Anche Pechino, secondo Moore, è in qualche modo dipendente da Kiev per gli approvvigionamenti militari, e sarebbero proprio gli interessi dell’industria bellica ad aver determinato l’astensione cinese sulla risoluzione del Consiglio di sicurezza Onu contro il referendum in Crimea. La Cina necessita di tecnologia aeronautica, navale, di sbarco, missilistica e aerospaziale, e se venissero a mancare le forniture ucraine Pechino si troverebbe a dipendere in larga misura da Mosca. Gli equilibri e le ragioni di scambio tra le due potenze ne verrebbero così alterati, circostanza che la Cina preferirebbe non dover prendere in considerazione.

L’accesso al mercato bellico ucraino, più economico di quello russo, è indispensabile a Pechino per sostenere la propria tecnologia militare. La portaerei cinese Liaoning (辽宁) e il rompighiaccio Xuelong (雪龙), impegnato recentemente nel recupero della nave russa Akademik Shokalskiy nell’Antartico, nonché l’hovercraft d’assalto Zubr, sono tutti provenienti dall’Ucraina. Inoltre, ricorda Moore, la consolidata prassi di reverse-engineering cinese sembra non turbare particolarmente Kiev, così come al contrario preoccupa e disincentiva gli altri paesi esportatori di tecnologia verso Pechino. Come indica Moore, gli scenari che si aprono per la Rpc a seguito di un cambiamento nella postura geopolitica ucraina sono essenzialmente due, sfavorevoli in entrambi i casi. In caso di ingresso nell’Unione europea il proficuo commercio militare si arresterebbe drasticamente, essendo ancora in vigore le sanzioni Ue contro la vendita di armi alla Cina, in seguito agli eventi di piazza Tian’anmen nel 1989. D’altronde, se la parte orientale dell’Ucraina dovesse cadere sotto il controllo o la sovranità russa, una fetta cospicua dell’apparato industriale ucraino passerebbe a Mosca e molti degli accordi commerciali sarebbero a rischio.

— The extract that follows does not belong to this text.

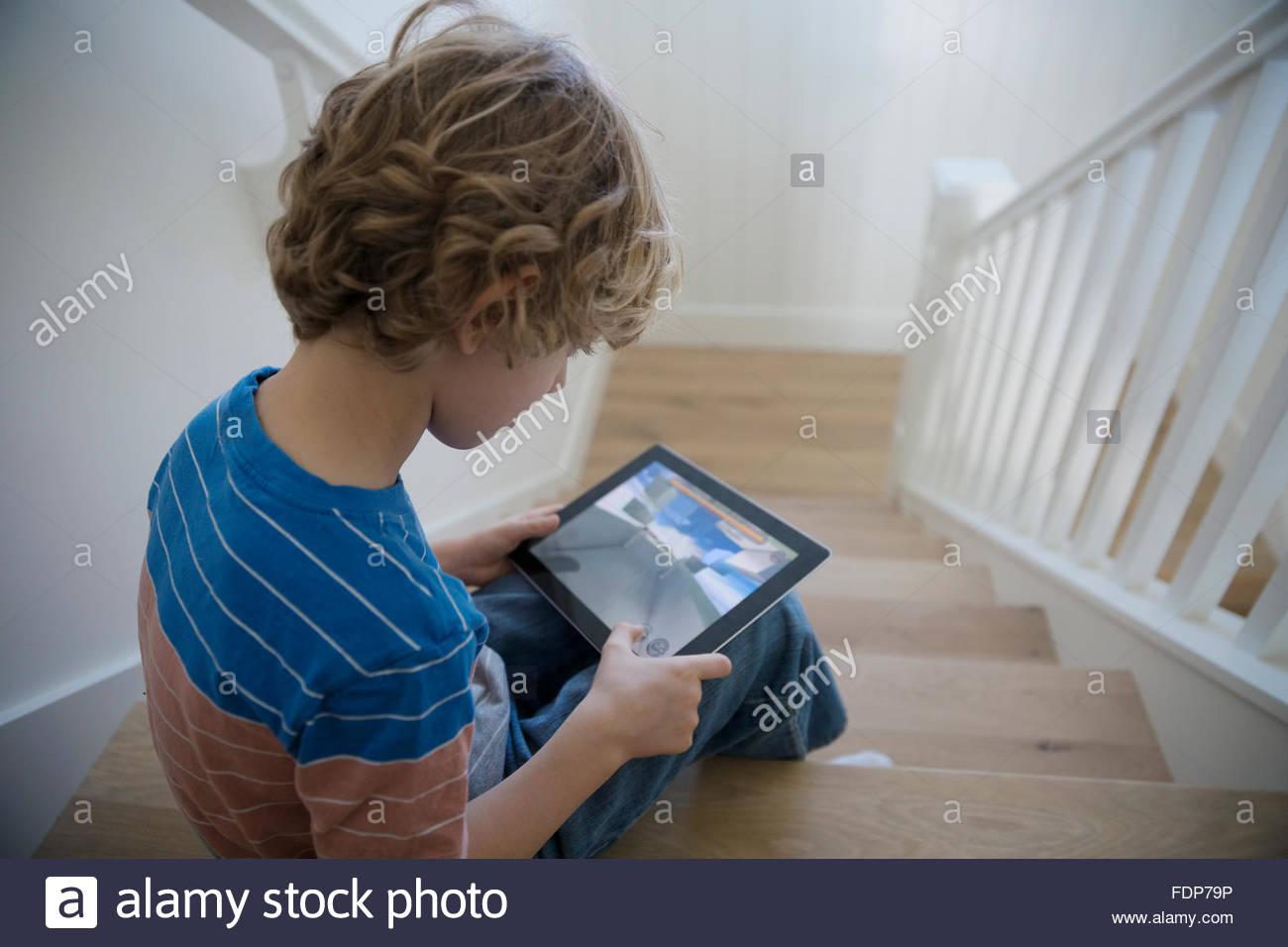 Junge mit digitalen Tablet sitzt auf der Treppe Stockbild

L’analisi di Moore ha portato dunque all’attenzione dei presenti un tema che è passato in secondo piano nei momenti più critici della vicenda russo-ucraina. Tuttavia, dal dibattito è emersa l’esigenza di approfondire anche i rapporti sino-americani. Non c’è dubbio, infatti, che il coinvolgimento, più o meno diretto, degli Stati Uniti nel conflitto ucraino sia da leggere ampliando lo sguardo verso l’Asia, o meglio – per dirla con Brzezinski – verso l’Eurasia, che già diciassette anni fa era considerato lo scacchiere decisivo per la politica estera di Washington. Il contenimento dell’ascesa cinese impone infatti una presenza americana forte e assertiva in Eurasia e un’alleanza troppo marcata tra Russia e Unione europea indebolirebbe l’influenza statunitense in quell’area. Una radicalizzazione del conflitto allontanerebbe invece Putin dall’Ue, compromettendo le forniture di gas e indebolendo così le economie di entrambe le parti. Inoltre, la campagna mediatica contro Putin aiuterebbe a legittimare la presenza Nato ai confini occidentali russi, rafforzando il ribilanciamento di Washington verso l’Asia.

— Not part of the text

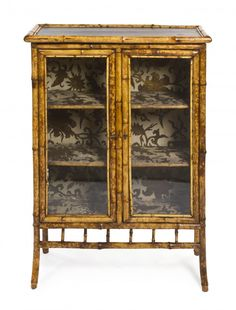 A Victorian Lacquered Bamboo Cabinet, Height 41 1/ : Lot 836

Nel frattempo Pechino ha assistito con malcelata preoccupazione, mista a scetticismo, al tour asiatico del Presidente Obama. La missione diplomatica Usa, negli ultimi giorni dello scorso aprile, ha infatti rinnovato le alleanze difensive con Giappone e Filippine, entrambi paesi coinvolti in tensioni territoriali con Pechino: il Giappone per le Isole Senkaku/Diaoyu nel Mar cinese orientale; le Filippine per Scarborough Shoal/Huangyan Dao nel Mar cinese meridionale. La Cina osserva quindi la crisi russo-ucraina tenendo conto di una varietà di interessi geostrategici, e dei rapporti con una vasta gamma di attori, nonché delle connessioni fra le varie aree, com’è naturale per una potenza che ha una crescente proiezione globale.